56/52 New RPGs: Midlife Blues

I’m on a study project to improve my understanding of roleplaying games. To this end, I already have two reading projects, A Game Per Year and An Adventure Per Year. This is the third, with the goal of reading or playing 52 games made in the last few years. Originally I considered making this “A New RPG Per Week” and that’s where the number 52 comes from, even though a weekly schedule is probably not within my abilities.

The cover of Midlife Blues – A Werewolf’s Choice

Midlife Blues is a scenario from this year’s Fastaval, available here. It’s a warmly humorous game about midlife crisis. A middle aged werewolf called Hemnes (werewolf names are drawn from the IKEA catalogue) has to make an important choice and the players will be along to see how it plays out.

The choice is whether he’ll buy a sportscar or a motorcycle.

In our culture, a middle aged man who buys either of these is a standard object of ridicule. What’s interesting about Midlife Blues is that it goes out of its way to be nice about this. There are warm-up scenes that gets us into the mindset where players are asked to describe motorcycles and sports cars in exclusively positive terms.

What makes this interesting as a design choice is that it clearly plays against the cultural assumptions and standard attitudes we have for this specific scenario. Since we are conditioned to treat Hemnes the middle aged werewolf with ridicule and scorn, the game asks us to speak with love instead.

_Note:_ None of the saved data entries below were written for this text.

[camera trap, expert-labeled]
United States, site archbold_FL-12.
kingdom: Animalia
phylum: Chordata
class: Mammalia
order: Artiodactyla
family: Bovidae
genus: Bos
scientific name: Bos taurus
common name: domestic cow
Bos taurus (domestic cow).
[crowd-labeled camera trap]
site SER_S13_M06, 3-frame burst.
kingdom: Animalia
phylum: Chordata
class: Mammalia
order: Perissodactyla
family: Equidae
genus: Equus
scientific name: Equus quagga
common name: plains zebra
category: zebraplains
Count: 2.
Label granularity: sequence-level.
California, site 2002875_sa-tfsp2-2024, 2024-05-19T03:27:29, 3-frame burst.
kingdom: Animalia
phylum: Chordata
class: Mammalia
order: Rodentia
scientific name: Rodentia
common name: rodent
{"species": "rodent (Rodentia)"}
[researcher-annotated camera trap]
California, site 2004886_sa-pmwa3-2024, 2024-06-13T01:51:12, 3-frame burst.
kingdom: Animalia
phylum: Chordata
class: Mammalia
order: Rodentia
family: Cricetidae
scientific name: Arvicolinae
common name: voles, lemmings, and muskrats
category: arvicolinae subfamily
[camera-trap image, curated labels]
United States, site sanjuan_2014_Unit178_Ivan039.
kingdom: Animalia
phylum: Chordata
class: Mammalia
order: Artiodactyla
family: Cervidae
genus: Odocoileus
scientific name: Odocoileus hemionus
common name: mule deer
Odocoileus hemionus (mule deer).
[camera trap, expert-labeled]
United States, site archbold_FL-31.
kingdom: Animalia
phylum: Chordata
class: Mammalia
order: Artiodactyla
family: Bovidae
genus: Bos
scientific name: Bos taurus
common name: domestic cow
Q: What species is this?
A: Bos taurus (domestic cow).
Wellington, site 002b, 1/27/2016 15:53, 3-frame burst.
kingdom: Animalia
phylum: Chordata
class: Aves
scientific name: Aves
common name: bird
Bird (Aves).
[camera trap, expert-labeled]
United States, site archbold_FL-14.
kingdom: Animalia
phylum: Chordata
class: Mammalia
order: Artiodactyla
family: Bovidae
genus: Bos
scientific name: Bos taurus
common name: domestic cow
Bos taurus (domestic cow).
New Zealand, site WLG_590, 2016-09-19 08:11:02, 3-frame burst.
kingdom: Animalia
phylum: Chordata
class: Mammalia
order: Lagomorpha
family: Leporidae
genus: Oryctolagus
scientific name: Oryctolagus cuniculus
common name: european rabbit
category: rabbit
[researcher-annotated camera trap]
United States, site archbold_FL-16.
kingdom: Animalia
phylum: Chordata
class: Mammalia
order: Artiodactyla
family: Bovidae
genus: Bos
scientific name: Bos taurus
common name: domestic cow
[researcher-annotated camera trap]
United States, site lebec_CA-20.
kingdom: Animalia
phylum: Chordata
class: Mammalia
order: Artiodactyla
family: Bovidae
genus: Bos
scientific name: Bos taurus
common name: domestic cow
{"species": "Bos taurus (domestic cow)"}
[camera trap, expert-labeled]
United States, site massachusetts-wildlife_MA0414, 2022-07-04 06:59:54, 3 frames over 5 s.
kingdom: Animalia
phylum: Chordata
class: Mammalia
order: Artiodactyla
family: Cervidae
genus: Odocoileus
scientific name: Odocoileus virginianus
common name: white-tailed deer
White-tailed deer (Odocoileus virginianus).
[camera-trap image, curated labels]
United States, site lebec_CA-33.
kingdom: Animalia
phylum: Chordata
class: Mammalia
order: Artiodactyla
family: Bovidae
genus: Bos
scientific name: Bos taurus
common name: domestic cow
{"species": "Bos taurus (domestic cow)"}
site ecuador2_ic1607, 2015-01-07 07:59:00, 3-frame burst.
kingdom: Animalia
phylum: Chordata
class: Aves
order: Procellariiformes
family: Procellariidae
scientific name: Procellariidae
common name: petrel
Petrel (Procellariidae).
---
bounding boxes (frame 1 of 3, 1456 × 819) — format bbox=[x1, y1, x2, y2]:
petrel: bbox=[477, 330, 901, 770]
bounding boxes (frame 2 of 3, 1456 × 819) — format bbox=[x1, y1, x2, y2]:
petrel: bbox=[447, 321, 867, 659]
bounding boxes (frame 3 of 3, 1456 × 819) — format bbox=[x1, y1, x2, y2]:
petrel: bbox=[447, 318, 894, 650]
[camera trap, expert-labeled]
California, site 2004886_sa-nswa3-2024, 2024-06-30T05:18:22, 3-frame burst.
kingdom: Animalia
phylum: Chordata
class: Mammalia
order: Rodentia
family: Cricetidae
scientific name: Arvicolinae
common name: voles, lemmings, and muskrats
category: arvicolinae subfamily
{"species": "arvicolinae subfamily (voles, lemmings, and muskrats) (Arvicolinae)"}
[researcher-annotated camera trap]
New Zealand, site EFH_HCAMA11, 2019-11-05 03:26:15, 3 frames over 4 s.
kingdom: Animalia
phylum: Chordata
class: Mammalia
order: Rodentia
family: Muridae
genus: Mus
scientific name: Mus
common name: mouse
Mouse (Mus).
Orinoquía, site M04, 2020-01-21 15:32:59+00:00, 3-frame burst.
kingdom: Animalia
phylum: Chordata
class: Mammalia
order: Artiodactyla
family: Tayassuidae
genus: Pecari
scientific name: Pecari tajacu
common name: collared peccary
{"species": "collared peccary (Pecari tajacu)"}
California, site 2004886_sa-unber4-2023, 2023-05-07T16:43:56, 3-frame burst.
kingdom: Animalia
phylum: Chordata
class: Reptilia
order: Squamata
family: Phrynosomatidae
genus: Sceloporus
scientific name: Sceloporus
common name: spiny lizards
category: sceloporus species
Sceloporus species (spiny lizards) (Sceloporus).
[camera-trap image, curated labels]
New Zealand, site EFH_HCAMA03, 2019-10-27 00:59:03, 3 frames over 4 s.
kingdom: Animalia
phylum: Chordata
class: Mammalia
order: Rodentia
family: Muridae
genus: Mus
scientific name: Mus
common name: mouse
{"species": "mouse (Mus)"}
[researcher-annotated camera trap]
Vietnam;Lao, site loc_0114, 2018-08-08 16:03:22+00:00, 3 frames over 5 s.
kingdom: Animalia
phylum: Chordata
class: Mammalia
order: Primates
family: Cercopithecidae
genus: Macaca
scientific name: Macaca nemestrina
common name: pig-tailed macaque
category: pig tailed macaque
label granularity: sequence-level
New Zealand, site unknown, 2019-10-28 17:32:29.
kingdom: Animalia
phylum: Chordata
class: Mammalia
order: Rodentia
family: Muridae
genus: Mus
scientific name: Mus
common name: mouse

The game consists of a series of scenes built around people in Hemnes’ life. He’s a family man of course and one of the more ingenious details concerns how to cut scenes. The mechanic has two parts: First one player will introduce a child to the scene and then another player, as that child, will ask a question. At that point, the scene ends. Of course, the most obvious kids are Hemnes’ own.

My favorite scene is one where Hemnes talks with his gay son Billy. Hemnes is a modern werewolf so he has no trouble with his son being gay. However, his son also identifies as part of the bear subculture, and that’s something Hemnes has trouble figuring out. How can a werewolf also be a bear?

This is a lovely, positive scenario, funny but never mean.